Moving on to the 70s age bracket, many adults here notice a decrease in appetite. With a lower volume of food being eaten, it’s more important that meals are nutrient dense to support health and energy levels.
Creating a healthy plate of food is not necessarily following a recipe. Whether it be learning how to cook something or understanding the difference between full fat and low fat foods, these are elements that are stepping blocks to build healthier and long-term lifestyle change. It’s also about learning how to nourish your body and to nurture your body as your body changes.
Whatever stage of life you’re in, there is a way to navigate the 12WBT program so that it’s going to fit you as best as possible.
Nutrition Tips For Majority Of Age Groups
While everyone is on very different life journeys, physically we have very similar, and but also diverse needs amongst us.

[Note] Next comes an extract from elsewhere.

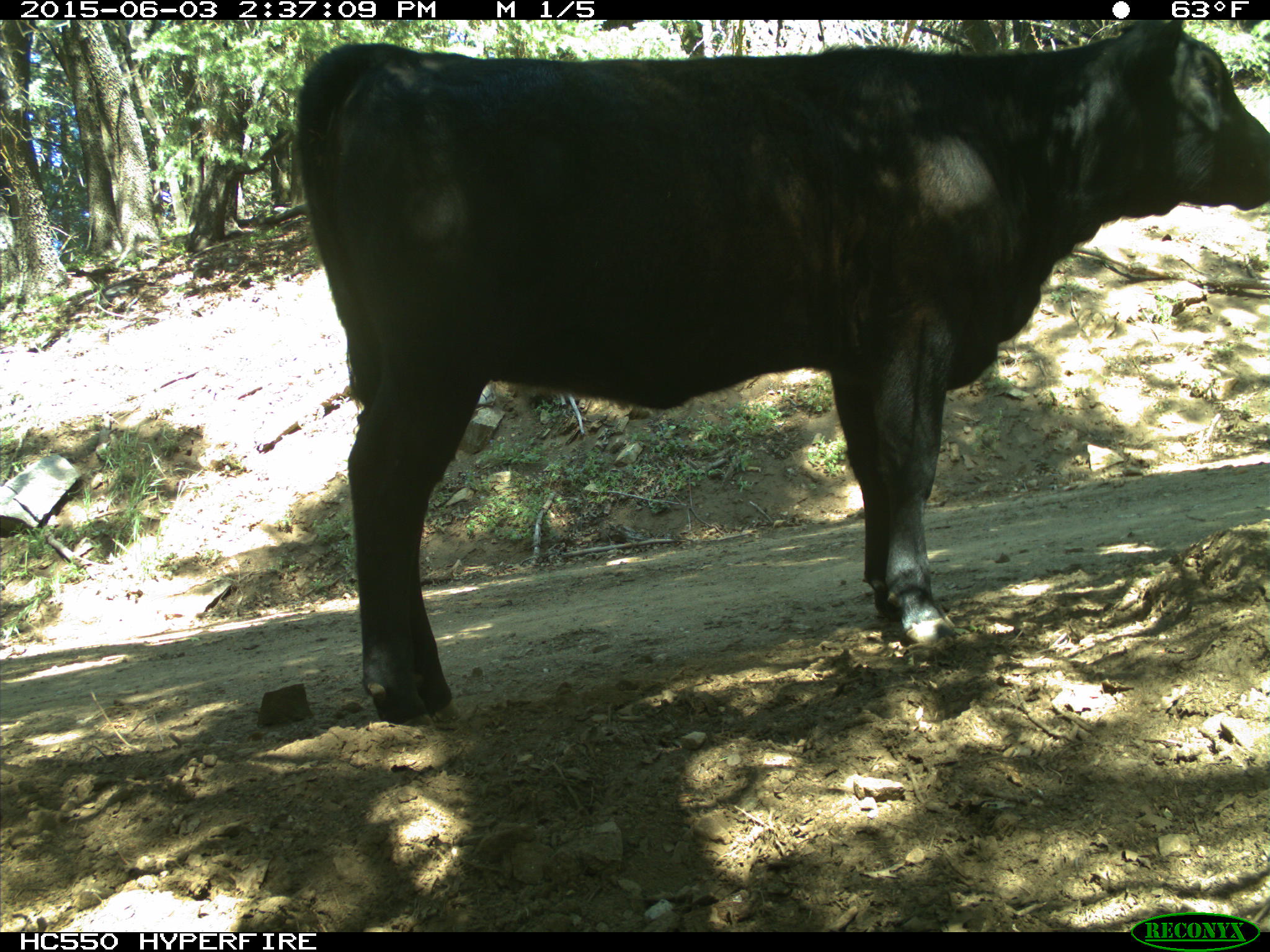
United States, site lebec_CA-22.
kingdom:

- All adults should aim for 5 serves of vegetables and 2 serves of fruit each day. Try adding some fruit to your breakfast oats and lunchtime salads, add in veggie sticks and dips for snacks, or even make a veggie packed bolognese for dinner! There are so many ways to get your fruit to veg in throughout the day.
- Consuming adequate calcium for bone health is really important, especially for women. As bone density starts to decrease from around age 35, calcium will help build and maintain those bones. Sources of calcium include yoghurt, milk, cheese, and fortified dairy alternatives.
- Omega 3 is a must as it assists with brain, heart and eye health! Later in life, it can also assist with inflammation and joint pain. Oily fish is a great source of omega 3, so try to eat it weekly.
For many of my 12WBTers, whether one’s goal is weight loss or increasing their strength, I’ve found that my members have taken away tools that give them so much more in control of what their family are eating, they feel more organised and they’ve created better habits and routines that can stick!